The dystrophinopathies comprise a group of X-linked genetic diseases that feature dystrophin deficiency. Duchenne and Becker muscular dystrophy are characterized by progressive weakness and wasting of skeletal, smooth, and/or cardiac muscle. Duchenne muscular dystrophy (DMD) is the most severe dystrophinopathy, with an incidence of 1:3500 male births. Despite understanding the structural and genetic basis for DMD, the pathogenesis and clinical basis for more severe involvement in specific skeletal muscle groups and the heart are poorly understood. Current techniques, such as strength testing for monitoring progress of disease and therapy in DMD patients, are imprecise and physically demanding for test subjects. Ultrasound is well-suited to detect changes in structure and organization in muscle tissue in a manner that makes low demands on the patient. Therefore, we investigated the use of ultrasound to quantitatively phenotype the remodeling process in patients with DMD. Beam-formed radio-frequency (RF) data were acquired from the skeletal muscles of nine DMD and five normal subjects imaged with a clinical imaging system (HDI5000 w/7 MHz probe applied above left biceps muscle). From these data, images were reconstructed using B-mode (log of analytic signal magnitude) and information-theoretic receivers (H(f)-receiver). H(f) images obtained from dystrophic muscle contained extensive "mottled" regions (i.e., areas with heterogeneous image contrast) that were not readily apparent from the B-Mode images. The 2-D autocorrelation of DMD H(f) images have broader peaks than those of normal subjects, which is indicative of larger scatterer sizes, consistent with pathologic changes of fibers, edema and fatty infiltration. Comparison of the relative peak widths (full width measured at 60% maximum) of the autocorrelation of the DMD and normal H(f) images shows a quantitative difference between the two groups (p < 0.005, student two-tailed paired t-test). Consequently, these imaging techniques may prove useful for longitudinal monitoring of disease progression and therapy.

Fig. 1

Images showing a comparison of backscattered ultrasound in normal (left column) vs. DMD (right column) muscle tissue. The top row are images of the logarithm of the analytic signal magnitude of the backscattered ultrasound, i.e., grayscale B-mode images. The direction of insonification is from top to bottom.
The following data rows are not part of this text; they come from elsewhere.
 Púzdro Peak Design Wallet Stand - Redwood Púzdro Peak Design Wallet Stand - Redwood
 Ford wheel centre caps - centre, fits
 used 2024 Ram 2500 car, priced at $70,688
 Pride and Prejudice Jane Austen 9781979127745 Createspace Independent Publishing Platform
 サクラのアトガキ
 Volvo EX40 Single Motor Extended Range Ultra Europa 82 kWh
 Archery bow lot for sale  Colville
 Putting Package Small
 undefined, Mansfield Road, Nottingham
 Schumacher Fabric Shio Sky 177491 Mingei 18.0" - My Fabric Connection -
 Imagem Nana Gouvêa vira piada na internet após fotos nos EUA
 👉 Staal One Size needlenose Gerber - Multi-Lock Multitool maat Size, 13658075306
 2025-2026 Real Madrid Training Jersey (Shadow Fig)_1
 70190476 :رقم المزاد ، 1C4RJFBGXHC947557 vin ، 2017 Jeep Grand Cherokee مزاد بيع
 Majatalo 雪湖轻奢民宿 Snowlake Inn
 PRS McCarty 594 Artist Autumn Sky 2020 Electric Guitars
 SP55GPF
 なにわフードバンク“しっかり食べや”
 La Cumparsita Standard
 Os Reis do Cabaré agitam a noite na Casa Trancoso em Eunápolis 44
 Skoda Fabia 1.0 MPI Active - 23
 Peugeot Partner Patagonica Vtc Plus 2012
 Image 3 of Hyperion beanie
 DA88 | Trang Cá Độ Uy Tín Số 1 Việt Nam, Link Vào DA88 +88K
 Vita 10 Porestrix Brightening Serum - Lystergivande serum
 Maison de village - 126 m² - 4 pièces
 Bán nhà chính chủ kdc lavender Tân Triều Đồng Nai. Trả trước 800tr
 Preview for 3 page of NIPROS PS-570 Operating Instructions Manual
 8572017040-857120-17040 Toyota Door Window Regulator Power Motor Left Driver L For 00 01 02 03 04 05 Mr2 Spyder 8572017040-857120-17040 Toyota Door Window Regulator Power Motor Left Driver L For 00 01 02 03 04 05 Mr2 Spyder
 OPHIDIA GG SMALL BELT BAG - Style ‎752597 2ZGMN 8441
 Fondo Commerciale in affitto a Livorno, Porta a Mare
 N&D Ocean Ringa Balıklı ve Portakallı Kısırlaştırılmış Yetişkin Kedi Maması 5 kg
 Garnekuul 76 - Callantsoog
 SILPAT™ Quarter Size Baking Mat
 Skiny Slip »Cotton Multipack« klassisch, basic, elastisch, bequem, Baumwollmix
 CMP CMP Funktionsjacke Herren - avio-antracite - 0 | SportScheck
The middle row was made by sliding a square window of 2.38μs over the backscattered RF lines in 0.037μs steps and computing the signal energy, E_f in each window (resulting in an image size of 961×256 pixels). Subsequently this image was rescaled to 256×256 pixels for presentation and processing purposes. The bottom row was made using the same window and subsequent rescaling, but the data within each window were used to compute H_f . Each panel represents a spatial region that is 2.94cm×2.3cm. The DMD date are from the subject (nine years old) whose age most closely matches the group mean value.

Fig. 2

Correlation images of the panels shown in Figure (1). Each image shows a bright central region, as expected. The widths of these regions are significantly different when grouped according to whether they are from normal or dystrophic muscle. This suggests that the width might be used to differentiate the two groups. The dashed indicates the position of pixels in the normal and DMD H_f images used to plot the curves shown in Figure (3).

Fig. 3

A cross-sectional slice through the mid-sections of the H_f images shown in Figure (2). The the 60% level is indicated. At this level the widths of the cross-sections are obviously different, reflecting differences in the H_f images shown in Figure (2).

Fig. 4

A comparison of mean width, at the 70% level of the central peaks of log[E] images of normal (N = 5) and dystrophic (N = 9) muscle. The two groups are significantly different (P < 0.02).

Fig. 5

A comparison of mean width, at the 60% level of the central peaks of H_f images of normal (N = 5) and dystrophic (N = 9) muscle. The two groups are significantly different (P < 0.005).